Authorities have summoned university heads to tell them to stop students from seeking monarchy change, threatening that such calls could lead to abuse which was stated by a member of the military-appointed Senate.
Since mid-July, Thailand has seen near-daily demonstrations calling for Prime Minister Prayut Chan-o-cha, a former junta leader, to resign and for a new constitution and election. Some organizations have also listed ten demands to curtail His Majesty the King’s Royal Palace’s forces, breaching a longstanding tabou.
Senator Somchai Sawangkarn told Reuters that letters had been sent to university heads by state-appointed provincial governors, inviting them to meetings ahead of the demonstrations in Bangkok and elsewhere scheduled for Sept 19. University administrators should build consensus on this with the students, and should bring an end to the monarchy demands.

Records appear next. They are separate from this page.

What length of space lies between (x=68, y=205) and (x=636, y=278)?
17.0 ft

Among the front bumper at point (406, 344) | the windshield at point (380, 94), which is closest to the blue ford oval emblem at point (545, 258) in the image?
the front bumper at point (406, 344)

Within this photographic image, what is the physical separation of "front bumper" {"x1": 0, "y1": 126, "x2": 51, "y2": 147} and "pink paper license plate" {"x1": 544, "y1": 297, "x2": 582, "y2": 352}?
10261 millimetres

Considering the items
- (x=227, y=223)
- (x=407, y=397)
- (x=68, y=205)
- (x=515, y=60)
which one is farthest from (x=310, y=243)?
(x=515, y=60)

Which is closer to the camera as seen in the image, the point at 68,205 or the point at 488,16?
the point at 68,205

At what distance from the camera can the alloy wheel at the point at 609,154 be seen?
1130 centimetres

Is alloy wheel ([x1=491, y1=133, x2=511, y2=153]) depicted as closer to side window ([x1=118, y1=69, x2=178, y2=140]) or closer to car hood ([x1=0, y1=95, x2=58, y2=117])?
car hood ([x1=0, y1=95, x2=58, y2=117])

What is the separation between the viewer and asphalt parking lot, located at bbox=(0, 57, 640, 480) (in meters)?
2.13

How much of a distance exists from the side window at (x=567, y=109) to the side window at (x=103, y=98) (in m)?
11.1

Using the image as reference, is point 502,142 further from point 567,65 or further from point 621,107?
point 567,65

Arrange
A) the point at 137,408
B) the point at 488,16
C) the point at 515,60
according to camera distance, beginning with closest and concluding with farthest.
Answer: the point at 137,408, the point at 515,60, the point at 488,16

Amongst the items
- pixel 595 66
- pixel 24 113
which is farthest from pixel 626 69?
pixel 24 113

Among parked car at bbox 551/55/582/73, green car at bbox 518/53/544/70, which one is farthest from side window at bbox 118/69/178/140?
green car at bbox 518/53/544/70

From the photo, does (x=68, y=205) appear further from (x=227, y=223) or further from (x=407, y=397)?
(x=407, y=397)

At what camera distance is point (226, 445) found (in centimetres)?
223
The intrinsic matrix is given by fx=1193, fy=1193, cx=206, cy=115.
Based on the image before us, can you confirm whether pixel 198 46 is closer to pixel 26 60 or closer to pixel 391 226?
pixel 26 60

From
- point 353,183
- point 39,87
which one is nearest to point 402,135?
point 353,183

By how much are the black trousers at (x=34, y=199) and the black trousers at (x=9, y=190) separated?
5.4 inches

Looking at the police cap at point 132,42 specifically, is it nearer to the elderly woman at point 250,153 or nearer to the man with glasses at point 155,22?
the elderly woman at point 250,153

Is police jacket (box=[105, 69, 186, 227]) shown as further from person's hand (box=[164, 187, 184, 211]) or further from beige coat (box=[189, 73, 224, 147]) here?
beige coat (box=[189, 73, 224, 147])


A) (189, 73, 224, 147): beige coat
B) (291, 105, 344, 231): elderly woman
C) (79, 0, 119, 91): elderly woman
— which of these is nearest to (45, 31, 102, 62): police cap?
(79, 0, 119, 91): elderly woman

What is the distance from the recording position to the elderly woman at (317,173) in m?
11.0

They have not told the governors to stop the protests but we want them to develop understanding with university officials, particularly on the 10 monarchy demands. An official at the Interior Ministry acknowledged that certain letters had been sent and claimed that it was a routine protocol.
Student leader Panusaya Rung Sithijirawattanakul, 21, who was the first to read out the list of 10 palace reform demands, told Reuters that desperate strategies amounted to we use this strategy to continue and silence and harass protesters, said Ms Panusaya, one of more than a dozen demonstrators detained before being released on bail in the wake of recent demonstrations.
A letter to one university reviewed by Reuters stated: There are questions about the actions of those groups involved in the demonstration that are unacceptable, for example those seeking to overthrow the monarchy and those proposing that Article 112 of the Criminal Code be annulled. Article 112 refers to the lese majeste laws of Thailand which imposed a prison sentence of up to 15 years for insulting the king.